The Education Rights Campaign (ERC) fully welcomes the decision of
three trade unions - the Nigerian Union of Teachers (NUT), the National Union
of Petroleum and Natural Gas Workers (NUPENG) and the National Union of
Electricity Employees (NUEE) - to embark on solidarity strike actions to compel
the Federal Government to honour agreements signed with the Academic Staff
Union of Universities (ASUU).
The ERC urges the three unions to take this beyond the realm of
threats and immediately name a day on which the solidarity strike would take
place and begin active mobilisation of their rank and file members as well as
students who are frustrated at home and concerned Nigerians to come out
en-masse for mass protests and demonstrations on this day. We commend the three
unions for taking this decision which we believe is in the best interest of the
education sector and the Nation at large.
We agree that the ASUU strike has gone on for far too long and the
plethora of strikes in the education sector are just too many. On Tuesday 8
October, the ASUU strike became 100 days old. Slowly the entire public
education sector is grinding to a halt. For instance, the public polytechnics
are equally closed and it will not be too long before the Colleges of Education
Academic Staff Union (COEASU) follow suit. The Colleges of Education lecturers
had recently held a 7-day warning strike. Indeed, the Academic Staff of Union
of Polytechnics (ASUP) had to resume the strike, they had suspended in July
after three months, due to the insensitivity and insincerity of government to
their demands and terms of the suspension of the last strike.
A wave of one-day solidarity strikes by the labour movement
accompanied by mass protests and demonstrations can alter this situation and
compel the Federal Government to meet the demands of ASUU, ASUP, COEASU and
other unions on industrial actions so that the schools can resume. This is why
we commend the three unions for taking this decision which we believe is in the
best interest of the education sector and the Nation at large.
The three unions come from key sectors of the Nation's economy. As
such their decision to embark on solidarity strike if given full and practical
effect could help pile pressure on the recalcitrant anti-poor Federal
Government to meet demands of striking education unions so that public
Universities and Polytechnics can be reopened for academic activities to
resume. This would also serve as an example for other unions and the entire
labour movement to follow.
We want to stress that the solidarity actions which the NUT,
NUPENG and NUEE have envisioned should also cover and back the strikes of ASUP,
COEASU and all other unions in the education sector that have any on-going
dispute with the government over pay, conditions and education funding. This is
the best way to ensure that all the outstanding disputes in the education
sector are resolved and all public Universities, Polytechnics and
Colleges of Educations are opened for full and undisrupted
academic activities.
In welcoming and advocating for solidarity strikes, the ERC is
quite aware of the concern of some members of the public who are worried that
solidarity strikes especially from a union like the NUT would only shut down
the entire education sector to the detriment of ordinary Nigerians especially
since children of the rich few are not enrolled in public schools. This kind of
concern cannot be simply overlooked.
However the point that must be made is that with or without
strikes, the entire education sector including secondary and primary education
has already been destroyed and shutdown in terms of standard and quality that
it is simply a pipe dream to imagine any serious learning is going on at any
point in time in any of our public schools. Teachers in the secondary and
primary schools are not enough and are overworked, classrooms are overcrowded
while in most schools the roofs are leaking such that as a rule classes are not
held during the rainy season. While the products of public Universities are
said to be unemployable, products of public secondary schools are mostly
half-educated. In this kind of situation, public secondary and primary schools
as well as teachers stand to benefit immensely if the on-going struggle to
ensure government funds education adequately is won.

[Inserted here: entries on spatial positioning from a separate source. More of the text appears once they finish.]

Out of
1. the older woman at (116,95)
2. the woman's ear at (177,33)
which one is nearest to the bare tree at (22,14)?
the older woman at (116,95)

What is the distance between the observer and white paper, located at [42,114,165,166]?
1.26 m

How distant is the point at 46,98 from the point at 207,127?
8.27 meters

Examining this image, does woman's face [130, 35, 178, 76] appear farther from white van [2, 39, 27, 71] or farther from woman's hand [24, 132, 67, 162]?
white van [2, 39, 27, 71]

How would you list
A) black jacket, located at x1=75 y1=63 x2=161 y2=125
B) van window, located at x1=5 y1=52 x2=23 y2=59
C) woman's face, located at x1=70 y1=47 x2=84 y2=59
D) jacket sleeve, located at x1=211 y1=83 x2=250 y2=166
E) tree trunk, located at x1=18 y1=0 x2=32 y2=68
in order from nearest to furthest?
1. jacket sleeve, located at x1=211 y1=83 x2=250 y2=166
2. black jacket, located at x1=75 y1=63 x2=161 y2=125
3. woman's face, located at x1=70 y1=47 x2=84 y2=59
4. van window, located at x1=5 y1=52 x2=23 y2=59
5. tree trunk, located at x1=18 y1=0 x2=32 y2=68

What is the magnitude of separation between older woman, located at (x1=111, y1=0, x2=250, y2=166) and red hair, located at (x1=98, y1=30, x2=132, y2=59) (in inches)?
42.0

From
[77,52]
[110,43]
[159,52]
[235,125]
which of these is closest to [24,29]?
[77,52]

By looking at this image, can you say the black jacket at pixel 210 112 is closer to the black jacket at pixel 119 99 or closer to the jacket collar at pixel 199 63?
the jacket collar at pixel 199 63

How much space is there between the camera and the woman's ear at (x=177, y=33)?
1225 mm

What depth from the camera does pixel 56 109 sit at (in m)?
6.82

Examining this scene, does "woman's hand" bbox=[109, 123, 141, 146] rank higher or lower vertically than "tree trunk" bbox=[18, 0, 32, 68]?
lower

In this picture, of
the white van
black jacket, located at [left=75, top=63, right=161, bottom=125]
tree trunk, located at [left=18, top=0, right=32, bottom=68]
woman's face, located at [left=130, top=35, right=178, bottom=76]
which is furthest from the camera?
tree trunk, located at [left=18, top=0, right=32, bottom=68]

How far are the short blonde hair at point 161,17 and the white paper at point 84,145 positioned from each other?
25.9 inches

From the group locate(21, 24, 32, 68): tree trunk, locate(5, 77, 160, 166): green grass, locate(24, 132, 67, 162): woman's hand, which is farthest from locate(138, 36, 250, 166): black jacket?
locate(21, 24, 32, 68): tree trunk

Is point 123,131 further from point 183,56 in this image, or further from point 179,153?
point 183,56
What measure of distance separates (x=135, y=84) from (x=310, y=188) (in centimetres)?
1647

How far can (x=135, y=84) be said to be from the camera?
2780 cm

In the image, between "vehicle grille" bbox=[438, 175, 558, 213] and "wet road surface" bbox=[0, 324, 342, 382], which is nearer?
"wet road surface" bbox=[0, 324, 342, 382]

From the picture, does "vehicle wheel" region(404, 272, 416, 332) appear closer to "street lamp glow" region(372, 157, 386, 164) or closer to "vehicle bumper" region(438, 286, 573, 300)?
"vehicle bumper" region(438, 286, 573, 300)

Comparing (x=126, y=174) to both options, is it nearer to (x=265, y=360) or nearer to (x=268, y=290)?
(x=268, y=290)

This is why a solidarity strike from the NUT is not only a step in
the right direction but something that needs to be built upon such that primary
and secondary schools teachers and pupils can be actively involved in the
struggle to save public education from collapse.
Indeed at this time, what is
required is the unity of all unions in the education sector including students
in order to jointly build a strong mass movement that can challenge the
government anti-poor and neo-liberal policies of education underfunding and commercialization.